I was used to signs telling me what to do. Walk. Don’t Walk. Stop. Wait. Go. Whether I obeyed or not, these were specific instructions. Street signs too, informing me of my present position in space. Time and space at ground level is closely regulated, affording penalties for those who disregard the signs. Looking up is a different matter. In New York to look up is to be dazzled by architecture, or a slice of sky, or the lights. When I first saw the lights I thought I had arrived in fairyland. I was five. I don’t think that first impression has ever entirely left me. Once a place has been perceived as magical, a sense of enchantment remains.

It was nineteen years ago when I saw the Mummy poster. I was a painter then. I had been painting non-stop for almost ten years. An ever expanding stack of canvases leaned against the wall. Until that very afternoon they had also covered practically all the wall space of my studio apartment. It’s hard to explain why I had suddenly taken them down. Something had disturbed me. Something I hadn’t seen until now, that made it unbearable to look at them. After they were down I saw the nails. The sight of all those nails protruding from bare white walls made me think of being “nailed.” I had been glad for the invitation to dinner that night. Happy to get out of the house. And now this mummy poster. This mum-me sign with the mouth unwrapped. The Mummy Speaks! It was huge, impossible to ignore. It frightened me. But in a thrilling kind of way.

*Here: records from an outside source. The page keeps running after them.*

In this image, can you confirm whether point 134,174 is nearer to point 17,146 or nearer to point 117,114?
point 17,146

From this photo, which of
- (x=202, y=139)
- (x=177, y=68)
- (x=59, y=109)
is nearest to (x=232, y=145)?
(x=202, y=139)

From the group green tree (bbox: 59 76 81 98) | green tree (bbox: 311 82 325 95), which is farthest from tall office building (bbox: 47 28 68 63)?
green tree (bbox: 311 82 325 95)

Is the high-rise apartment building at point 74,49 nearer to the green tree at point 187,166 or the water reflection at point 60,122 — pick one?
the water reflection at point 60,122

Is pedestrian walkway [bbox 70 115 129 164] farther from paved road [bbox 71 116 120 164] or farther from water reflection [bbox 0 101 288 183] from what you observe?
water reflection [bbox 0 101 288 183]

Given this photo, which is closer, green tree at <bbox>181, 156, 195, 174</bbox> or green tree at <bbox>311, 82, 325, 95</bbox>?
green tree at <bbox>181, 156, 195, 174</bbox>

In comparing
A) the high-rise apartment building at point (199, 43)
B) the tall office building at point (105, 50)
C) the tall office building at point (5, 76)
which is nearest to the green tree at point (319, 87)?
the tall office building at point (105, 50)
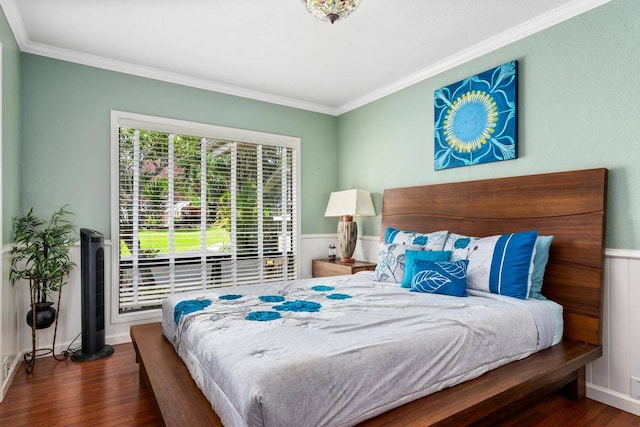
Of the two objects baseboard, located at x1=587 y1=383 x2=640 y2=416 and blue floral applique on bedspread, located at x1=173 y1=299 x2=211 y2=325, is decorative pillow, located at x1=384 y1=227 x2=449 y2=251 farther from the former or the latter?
blue floral applique on bedspread, located at x1=173 y1=299 x2=211 y2=325

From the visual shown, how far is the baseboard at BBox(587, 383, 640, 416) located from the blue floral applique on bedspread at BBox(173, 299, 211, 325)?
2552mm

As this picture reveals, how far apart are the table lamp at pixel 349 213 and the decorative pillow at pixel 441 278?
145cm

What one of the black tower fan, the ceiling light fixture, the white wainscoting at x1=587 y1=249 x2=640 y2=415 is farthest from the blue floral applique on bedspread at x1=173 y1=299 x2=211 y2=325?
the white wainscoting at x1=587 y1=249 x2=640 y2=415

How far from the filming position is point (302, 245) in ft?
14.9

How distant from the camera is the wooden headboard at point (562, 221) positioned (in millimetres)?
2324

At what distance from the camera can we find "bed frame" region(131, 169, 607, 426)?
1.56m

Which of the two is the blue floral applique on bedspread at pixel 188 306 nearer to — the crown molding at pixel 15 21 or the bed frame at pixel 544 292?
the bed frame at pixel 544 292

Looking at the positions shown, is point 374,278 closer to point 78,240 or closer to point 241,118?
point 241,118

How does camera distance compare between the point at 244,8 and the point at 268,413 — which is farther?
the point at 244,8

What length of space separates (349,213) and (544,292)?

I don’t remember seeing the poster after that night. Nor do I have any idea what it was advertising. The important thing was what happened the next day. It was the fourth of July, sunny, hot. My air-conditioner was broken, so I really felt the heat, which also felt like a heat from inside, as if I had a fever. Yet it wasn’t like a fever either. It wasn’t like anything I’d ever felt before. And then I heard this voice inside that told me I didn’t have to paint anymore. That I’d painted enough; it was time to write. I think the heat was like the friction of changing direction. Like a sharp curve on the tracks. The end of one path and the beginning of another. A turn in the spiral. Changing direction without losing speed.

I think I must have taken the paintings down off the walls because they had spoken to me. They had told me something I hadn’t seen before. Something scary, horrific even. Something I was seeing for the first time. I didn’t want to see it. And then that night when I saw the poster, the picture of a mouth being unwrapped, the words saying that a dead person was talking, it came together for me. It converged.